Rat und Stadtbezirksräte
Anfrage (öffentlich) - 21-15511
Grunddaten
- Betreff:
-
Schutz vor Corona durch asynchronen Schulbeginn
- Status:
- öffentlich (Vorlage freigegeben)
- Vorlageart:
- Anfrage (öffentlich)
- Federführend:
- 0100 Steuerungsdienst
- Verantwortlich:
- CDU-Fraktion im Rat der Stadt
Beratungsfolge
| Status | Datum | Gremium | Beschluss | NA |
|---|---|---|---|---|
|
●
Erledigt
|
|
Rat der Stadt Braunschweig
|
zur Beantwortung
|
|
|
|
23.03.2021
|
Sachverhalt
Sachverhalt:
In Braunschweig wird der Schulbetrieb in Szenario B mit geltender Präsenzpflicht laut des aktuellen niedersächsischen Corona-Erlasses für alle Jahrgänge ab dem 22. März wiederaufgenommen, für einige Jahrgänge gilt bereits seit dem 08.03. die Präsenzpflicht. Mit einem starken Anstieg der Schülerverkehre, vor allem zu den Zeiten des Schulbeginns und des -endes ist daher zu rechnen. Wenn die Zeit der Schulschließungen erneut nicht genutzt wurde, um entsprechende Maßnahmen zu ergreifen, drohen überfüllte Busse und Straßenbahnen und damit die deutlich erhöhte Gefahr einer Ansteckung mit Covid-19 - für Schülerinnen und Schülern, Betriebspersonal und andere ÖPNV-Nutzer.
Bereits am 28. September des vergangenen Jahres hatte die CDU-Ratsfraktion auf diese unhaltbare Situation für den Infektionsschutz aufmerksam gemacht und einen gestaffelten Schulstart angeregt.
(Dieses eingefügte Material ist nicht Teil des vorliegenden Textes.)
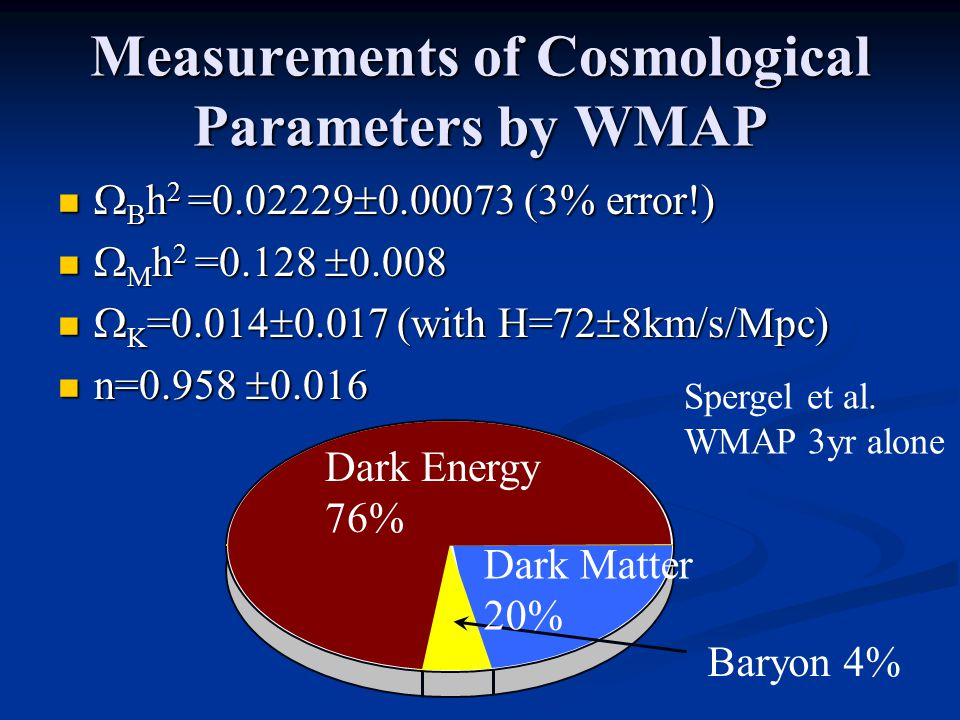 Measurements of Cosmological Parameters by WMAP  B h 2 =0.02229  0.00073 (3% error!)  B h 2 =0.02229  0.00073 (3% error!)  M h 2 =0.128  0.008  M h 2 =0.128  0.008  K =0.014  0.017 (with H=72  8km/s/Mpc)  K =0.014  0.017 (with H=72  8km/s/Mpc) n=0.958  0.016 n=0.958  0.016 Baryon 4% Dark Matter 20% Dark Energy 76% Spergel et al.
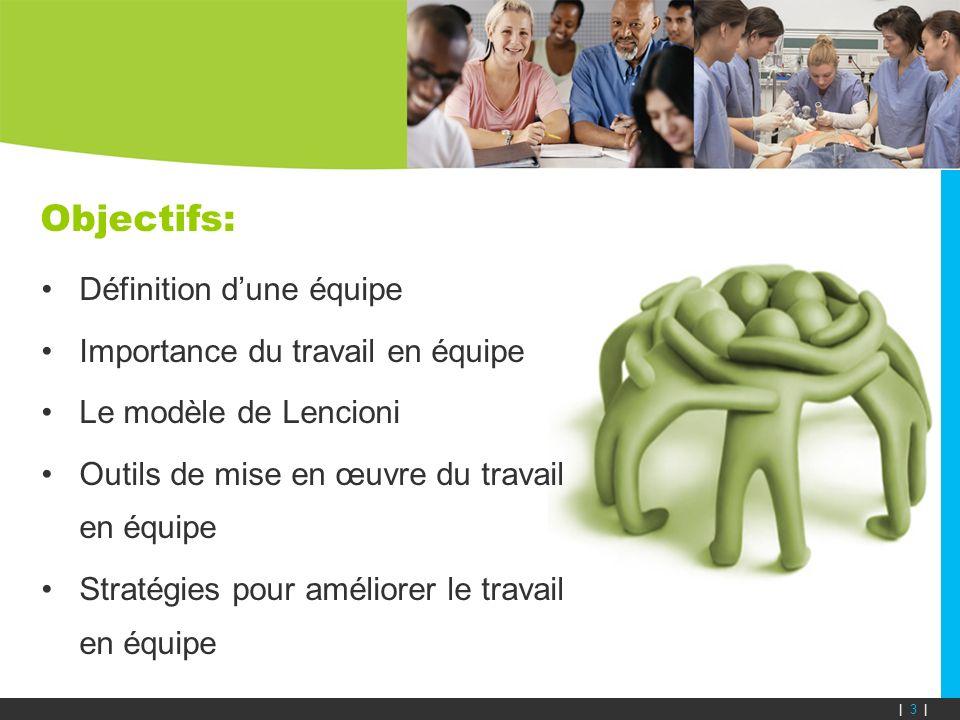 Objectifs: Définition dune équipe Importance du travail en équipe Le modèle de Lencioni Outils de mise en œuvre du travail en équipe Stratégies pour a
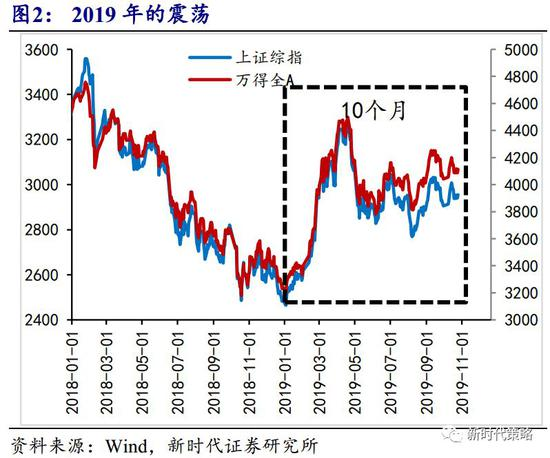 「fdzs路com」中国开启期权元年:沪深300股指期权引增量资金入市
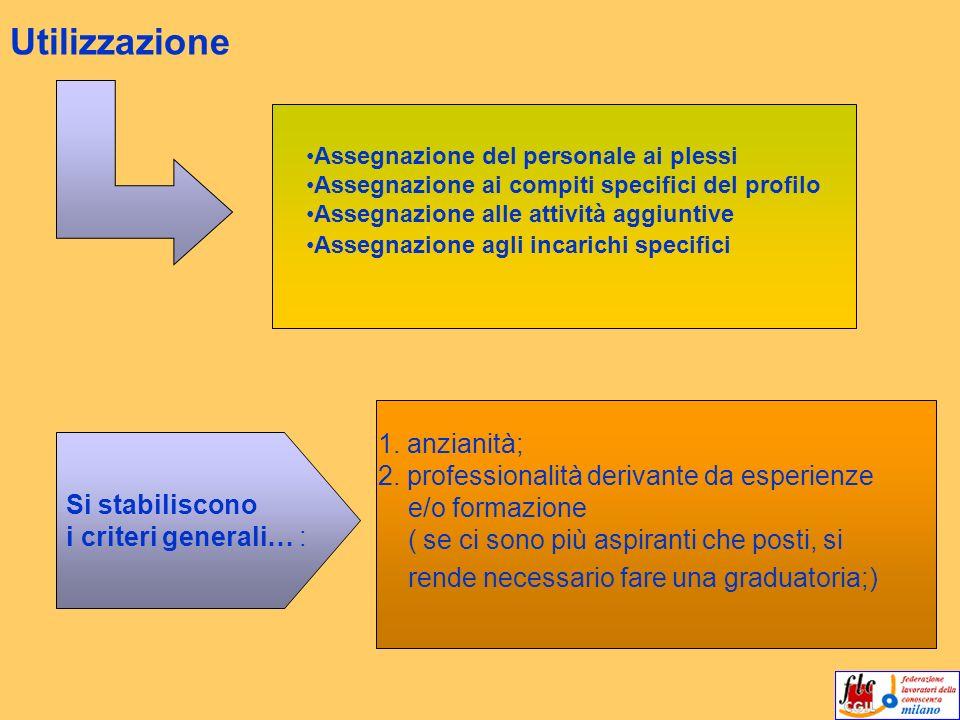 Utilizzazione Assegnazione del personale ai plessi Assegnazione ai compiti specifici del profilo Assegnazione alle attività aggiuntive Assegnazione ag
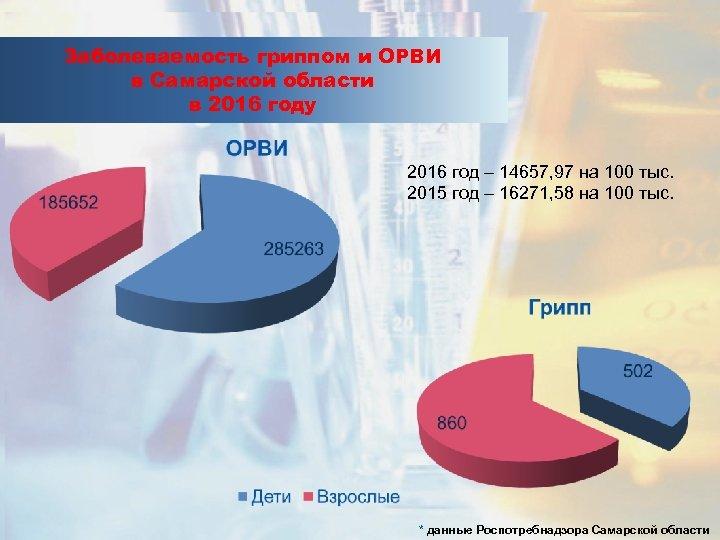 Заболеваемость гриппом и ОРВИ в Самарской области в 2016 году 2016 год – 14657,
Aus mündlichen Berichten der Verwaltung in den Sitzungen des Schulausschusses sowie einer Mitteilung außerhalb von Sitzungen aus dem November 2020 geht hervor, dass diese Idee nicht umgesetzt werden konnte. Auch von Kultusminister Tonne war im Herbst des vergangenen Jahres mehrmals zu lesen, dass er einen asynchronen Schulbeginn als sinnvolle Maßnahme zur Entzerrung der Schülerverkehre ansieht. Zumal wir in Braunschweig die komfortable Situation eines sehr gut ausgebauten ÖPNV-Netzes mit niedrigen Taktzeiten haben, so dass eine Verschiebung um 15 Minuten bereits große Vorteile bringen könnte.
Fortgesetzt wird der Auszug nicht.